The black heron is a medium-sized bird, with a typical height range of 42.5 to 66 cm. Their weight can range from 0.27 to 0.39 kg. They are known for their black plumage, black bill, and yellow feet. In breeding plumage it grows long plumes on the crown and nape.

==Distribution and habitat==
The black heron occurs patchily through Sub-Saharan Africa, from Senegal and Sudan to South Africa, but is found mainly on the eastern half of the continent and in Madagascar. It has also been observed in Greece and Italy.
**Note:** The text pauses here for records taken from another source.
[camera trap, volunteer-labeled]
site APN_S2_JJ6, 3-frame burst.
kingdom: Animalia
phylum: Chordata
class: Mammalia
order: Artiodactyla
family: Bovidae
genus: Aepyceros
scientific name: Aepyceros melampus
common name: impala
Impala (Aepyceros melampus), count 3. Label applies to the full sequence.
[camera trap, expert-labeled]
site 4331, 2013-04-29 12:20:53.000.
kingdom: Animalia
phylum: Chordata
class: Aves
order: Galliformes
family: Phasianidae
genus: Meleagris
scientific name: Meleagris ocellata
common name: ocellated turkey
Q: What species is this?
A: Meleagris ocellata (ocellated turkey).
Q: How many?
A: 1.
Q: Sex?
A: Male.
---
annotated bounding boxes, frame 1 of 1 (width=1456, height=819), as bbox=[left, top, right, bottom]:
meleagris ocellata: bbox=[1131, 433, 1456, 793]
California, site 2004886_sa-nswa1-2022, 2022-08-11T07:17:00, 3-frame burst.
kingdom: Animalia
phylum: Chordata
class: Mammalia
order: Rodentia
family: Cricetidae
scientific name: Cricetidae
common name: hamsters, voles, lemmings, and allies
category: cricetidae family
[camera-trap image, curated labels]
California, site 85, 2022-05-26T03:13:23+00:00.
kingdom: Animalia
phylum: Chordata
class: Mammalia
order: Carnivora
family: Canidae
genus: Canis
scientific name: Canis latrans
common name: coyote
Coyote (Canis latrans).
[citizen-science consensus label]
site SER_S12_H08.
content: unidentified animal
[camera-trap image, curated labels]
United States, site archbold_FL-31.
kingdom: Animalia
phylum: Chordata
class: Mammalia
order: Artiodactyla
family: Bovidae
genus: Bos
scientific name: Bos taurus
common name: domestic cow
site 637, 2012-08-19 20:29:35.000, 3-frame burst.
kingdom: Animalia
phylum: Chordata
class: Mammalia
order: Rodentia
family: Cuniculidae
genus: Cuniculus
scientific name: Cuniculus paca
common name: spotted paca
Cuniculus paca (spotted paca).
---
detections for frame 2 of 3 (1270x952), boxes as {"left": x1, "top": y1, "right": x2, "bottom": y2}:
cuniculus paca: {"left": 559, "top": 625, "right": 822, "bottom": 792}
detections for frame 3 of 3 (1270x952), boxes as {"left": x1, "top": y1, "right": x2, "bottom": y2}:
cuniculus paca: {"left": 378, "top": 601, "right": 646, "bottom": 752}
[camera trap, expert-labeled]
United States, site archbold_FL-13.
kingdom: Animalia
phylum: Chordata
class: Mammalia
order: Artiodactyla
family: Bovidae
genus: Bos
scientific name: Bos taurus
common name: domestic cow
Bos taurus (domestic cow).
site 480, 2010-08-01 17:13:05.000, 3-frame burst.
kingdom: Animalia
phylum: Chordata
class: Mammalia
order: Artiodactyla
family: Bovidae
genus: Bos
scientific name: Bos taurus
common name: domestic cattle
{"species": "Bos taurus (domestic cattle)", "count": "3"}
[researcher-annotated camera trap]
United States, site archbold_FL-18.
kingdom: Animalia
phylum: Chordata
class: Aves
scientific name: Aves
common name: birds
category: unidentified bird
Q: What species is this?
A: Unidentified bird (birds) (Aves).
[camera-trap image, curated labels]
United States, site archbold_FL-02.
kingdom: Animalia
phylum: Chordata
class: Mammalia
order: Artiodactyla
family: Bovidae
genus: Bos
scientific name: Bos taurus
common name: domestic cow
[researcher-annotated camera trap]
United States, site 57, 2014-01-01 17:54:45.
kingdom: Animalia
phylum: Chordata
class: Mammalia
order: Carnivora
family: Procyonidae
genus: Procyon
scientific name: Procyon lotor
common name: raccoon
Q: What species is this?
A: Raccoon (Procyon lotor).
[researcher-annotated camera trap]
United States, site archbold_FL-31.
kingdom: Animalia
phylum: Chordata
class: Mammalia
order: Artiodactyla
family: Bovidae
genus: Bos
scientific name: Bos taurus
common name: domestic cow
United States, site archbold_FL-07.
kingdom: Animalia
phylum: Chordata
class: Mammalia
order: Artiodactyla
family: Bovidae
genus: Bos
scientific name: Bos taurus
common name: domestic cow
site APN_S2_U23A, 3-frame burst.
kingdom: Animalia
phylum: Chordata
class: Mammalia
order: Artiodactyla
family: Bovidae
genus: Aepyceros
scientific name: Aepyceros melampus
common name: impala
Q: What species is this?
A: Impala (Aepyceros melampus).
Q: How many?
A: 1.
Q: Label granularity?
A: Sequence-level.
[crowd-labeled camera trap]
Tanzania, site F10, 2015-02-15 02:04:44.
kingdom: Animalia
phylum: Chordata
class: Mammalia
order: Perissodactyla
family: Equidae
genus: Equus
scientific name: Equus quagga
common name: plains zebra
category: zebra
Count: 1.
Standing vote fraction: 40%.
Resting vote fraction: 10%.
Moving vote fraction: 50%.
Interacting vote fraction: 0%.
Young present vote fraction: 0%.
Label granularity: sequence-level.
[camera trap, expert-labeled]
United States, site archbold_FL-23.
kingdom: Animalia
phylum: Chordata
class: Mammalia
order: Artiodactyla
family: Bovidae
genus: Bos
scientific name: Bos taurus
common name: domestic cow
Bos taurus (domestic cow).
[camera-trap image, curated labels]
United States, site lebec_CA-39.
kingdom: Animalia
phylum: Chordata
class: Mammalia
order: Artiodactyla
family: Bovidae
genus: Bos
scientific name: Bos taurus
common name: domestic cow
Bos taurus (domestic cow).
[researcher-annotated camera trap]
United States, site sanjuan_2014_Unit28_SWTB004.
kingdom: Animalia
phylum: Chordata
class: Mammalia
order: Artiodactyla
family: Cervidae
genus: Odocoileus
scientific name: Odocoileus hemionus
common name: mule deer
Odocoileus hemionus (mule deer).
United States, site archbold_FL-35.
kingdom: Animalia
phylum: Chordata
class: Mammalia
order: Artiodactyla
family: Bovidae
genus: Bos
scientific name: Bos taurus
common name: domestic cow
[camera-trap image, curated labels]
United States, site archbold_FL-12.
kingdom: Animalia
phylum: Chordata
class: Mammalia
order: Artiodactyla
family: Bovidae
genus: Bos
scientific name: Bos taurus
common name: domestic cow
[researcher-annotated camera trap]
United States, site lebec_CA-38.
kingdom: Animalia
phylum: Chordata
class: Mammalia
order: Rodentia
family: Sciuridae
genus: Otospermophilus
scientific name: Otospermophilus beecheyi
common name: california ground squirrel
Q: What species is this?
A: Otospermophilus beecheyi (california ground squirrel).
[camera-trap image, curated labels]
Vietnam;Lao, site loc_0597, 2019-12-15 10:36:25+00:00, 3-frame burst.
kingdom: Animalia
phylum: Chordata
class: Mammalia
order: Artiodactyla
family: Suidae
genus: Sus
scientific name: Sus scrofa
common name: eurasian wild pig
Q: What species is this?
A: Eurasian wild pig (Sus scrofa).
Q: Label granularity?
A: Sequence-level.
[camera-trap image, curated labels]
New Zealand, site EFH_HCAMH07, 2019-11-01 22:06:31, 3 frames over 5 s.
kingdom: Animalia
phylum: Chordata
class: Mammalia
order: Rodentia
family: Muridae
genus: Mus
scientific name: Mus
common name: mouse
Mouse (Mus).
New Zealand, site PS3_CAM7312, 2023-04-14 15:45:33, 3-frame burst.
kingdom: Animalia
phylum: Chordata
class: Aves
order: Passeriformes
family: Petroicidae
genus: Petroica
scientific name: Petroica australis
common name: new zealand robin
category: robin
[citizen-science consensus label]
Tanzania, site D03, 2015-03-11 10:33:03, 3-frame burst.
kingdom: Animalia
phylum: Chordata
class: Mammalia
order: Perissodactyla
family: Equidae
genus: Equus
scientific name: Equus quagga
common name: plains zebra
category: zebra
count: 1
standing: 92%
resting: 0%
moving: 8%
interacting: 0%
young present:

It prefers shallow open waters, such as the edges of freshwater lakes and ponds. It may also be found in marshes, river edges, rice fields, and seasonally flooded grasslands. In coastal areas, it may be found feeding along tidal rivers and creeks, in alkaline lakes, and tidal flats.

==Habits==
The black heron uses a hunting method called canopy feeding — it uses its wings like an umbrella, creating shade that attracts fish. This technique was documented on episode 5 of the BBC's The Life of Birds, and in the "Nighttime Daytime" sketch from BBC's Walk on the Wild Side. Some have been observed feeding solitarily, while others feed in groups of up to 50 individuals, 200 being the highest number reported. The black heron feeds by day but especially prefers the time around sunset. It roosts communally at night, and coastal flocks roost at high tide. The primary food of the black heron is small fish, but it will also eat aquatic insects, crustaceans and amphibians.

The nest of the black heron is constructed of twigs placed over water in trees, bushes, and reed beds, forming a solid structure. The heron nests at the beginning of the rainy season, in single or mixed-species colonies that may number in the hundreds. The eggs are pale blue and the clutch is two to four eggs.